I've got a Dedekind domain $R$ with quotient field $K$, a non-zero prime ideal $P$ of $R$. I form the completion $\widehat{K}$ of $K$ wrt the valuation $v_P$ associated to $P$. Let $\widehat{R}$ be the valuation ring of $\widehat{K}$.
If $V$ is a $K$-vector space then how would I show that there is an isomorphism $ \widehat{R}\otimes_R V\cong \widehat{K}\otimes_K V$ of $\widehat{R}$-modules?
I've tried the map $r\otimes_R v \mapsto r\otimes_K v$ but this doesn't seem to be surjective.
I would be grateful if someone could tell me the best way to approach this problem.
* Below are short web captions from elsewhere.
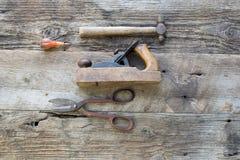 Vista aérea das ferramentas antigas usadas na loja de madeira fotos de stock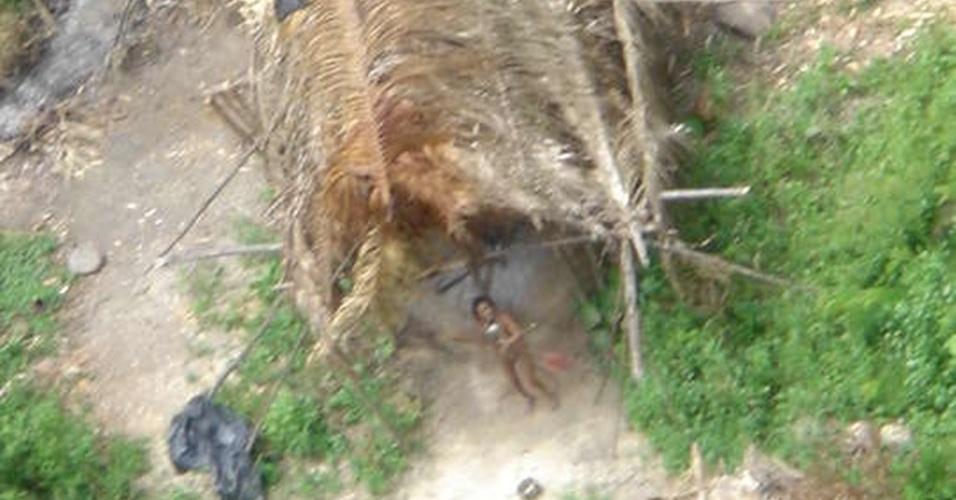 23.ago.2013 - Mulher da etnia Jururei dorme próxima à cabana no território Urueu Wau Wau, em Rondônia, em registro de 2005. A existência da pequena tribo é ameaçada pelo desmatamento da floresta amazônica e pelos conflitos com madeireiros ilegais da região remota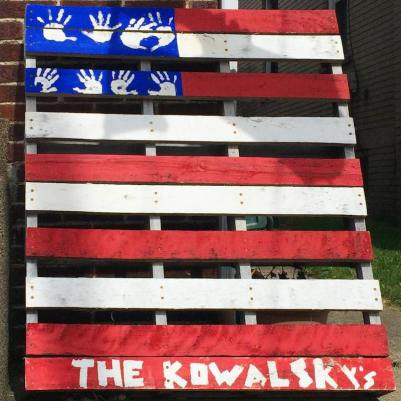 wooden shipping pallet painted like an American flag, Ambridge, PA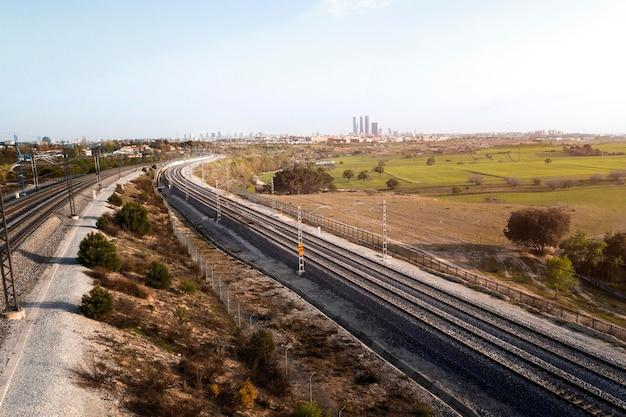 Conceito de transporte com ferrovia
There is a more general fact at work here. Let $A\to B$ be a ring map, $M$ an $A$-module, and $N$ a $B$-module. Then there is a unique $B$-module isomorphism $M\otimes_AN\simeq(M\otimes_AB)\otimes_BN$ sending $m\otimes n$ to $(m\otimes 1)\otimes n$ (the $B$-module structure on the source is via the $B$-module structure of $N$, whereas in the target, there is a $B$-module structure on both tensor factors).
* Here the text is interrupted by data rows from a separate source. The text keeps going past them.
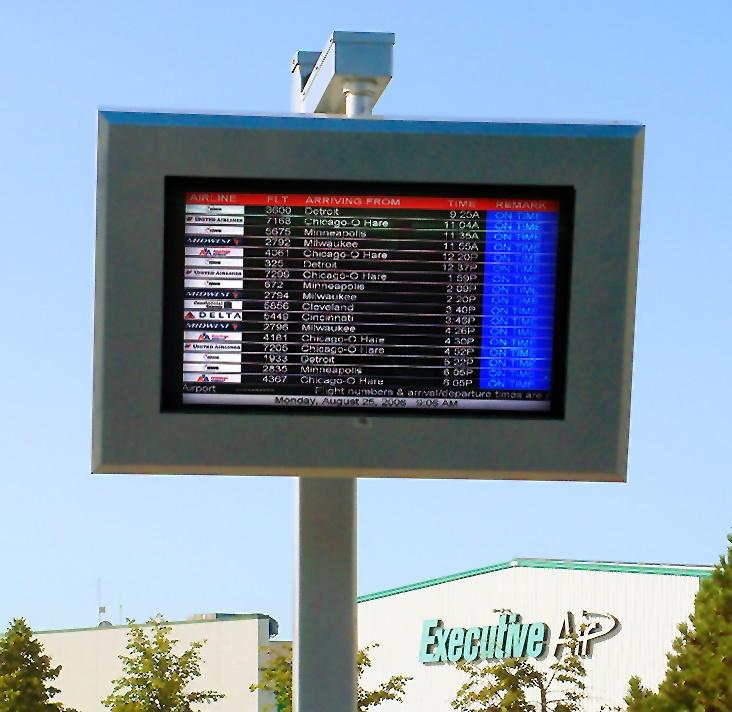 Green_Bay__Austin_Straubel_International_Airport_ViewStation_by_ITSENCLOSURES_LCD_Enclosure.jpg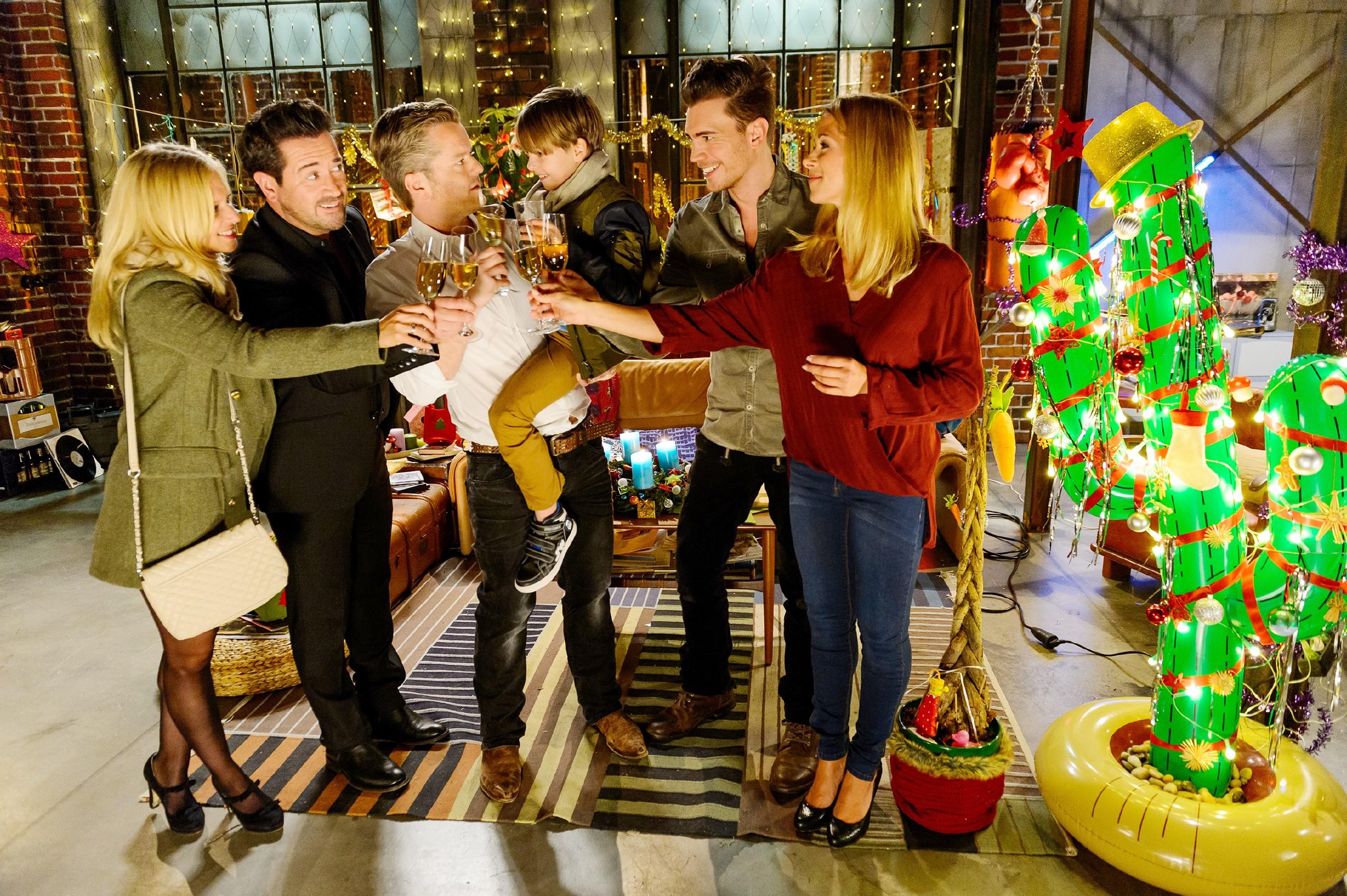 Trotz Plastik-Kaktus statt Tannenbaum wird das vorgezogene Weihnachtsfest ein voller Erfolg: Ausgelassen stoßen (v.l.) Lena (Juliette Greco), Marian (Sam Eisenstein), Ingo (André Dietz), Alexander (Ralf-Maximilan Prack), Ronny (Bela Klentze) und Diana (Tanja Szewczenko) auf Weihnachten an. (Quelle: RTL / Willi Weber)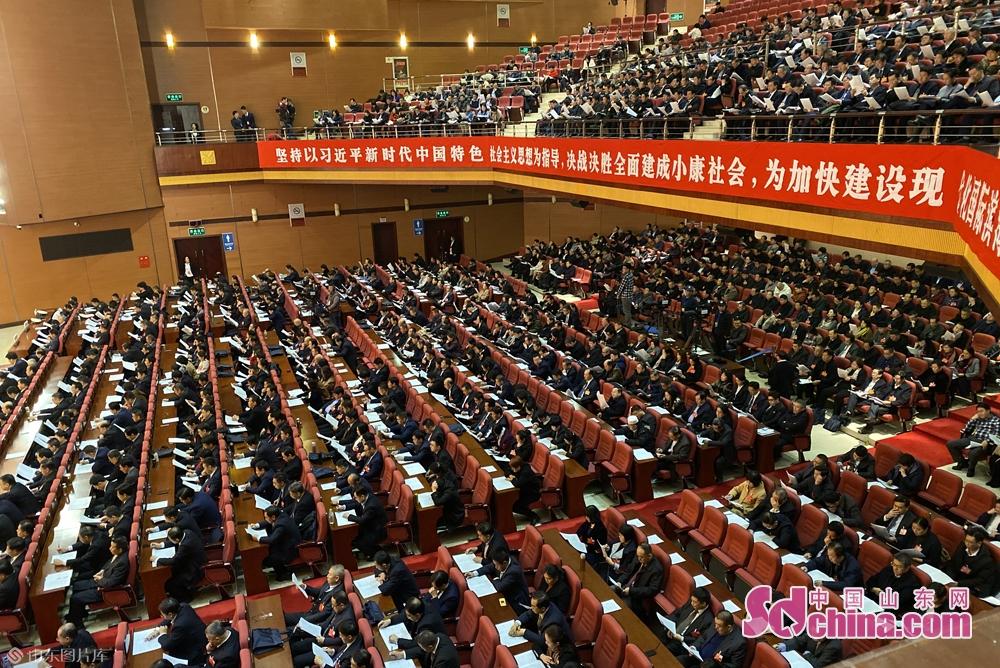 <br/>  456名代表出席了会议,符合法定人数。<br/>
In your case, take $A=R$, $B=K$, $M=\widehat{R}$, and $N=V$. Then by what I've said, there is a $K$-linear isomorphism $\widehat{R}\otimes_RV\simeq (\widehat{R}\otimes_RK)\otimes_KV$. It sends $r\otimes v$ to $(r\otimes 1)\otimes v$, and you can check that in this case it is a $\widehat{R}$-module isomorphism as well as a $K$-linear isomorphism. Now you just need to verify that the natural $\widehat{R}$-algebra map $\widehat{R}\otimes_RK\to\widehat{K}$ is an isomorphism. It is injective because every tensor in the source has the form $r\otimes x$ for some $r\in\widehat{R}$ and $x\in K$, and if this is mapped to zero, i.e. if $rx=0$ in $\widehat{K}$, then either $r=0$ or $x=0$, so $r\otimes x=0$ in either case. For surjectivity, reason as follows. Choose an element $\pi\in R$ with $v_P(\pi)=1$ (a uniformizer in the local ring). Then every non-zero element of $\widehat{K}$ has the form $\pi^n u$ with $n\in\mathbf{Z}$ and $u\in\widehat{R}^\times$. This element is the image of $u\otimes \pi^n\in\widehat{R}\otimes_RK$.
Note that the composite isomorphism $\widehat{R}\otimes_RV\simeq\widehat{K}\otimes_KV$ sends $r\otimes v$ to $r\otimes v$, as you expected.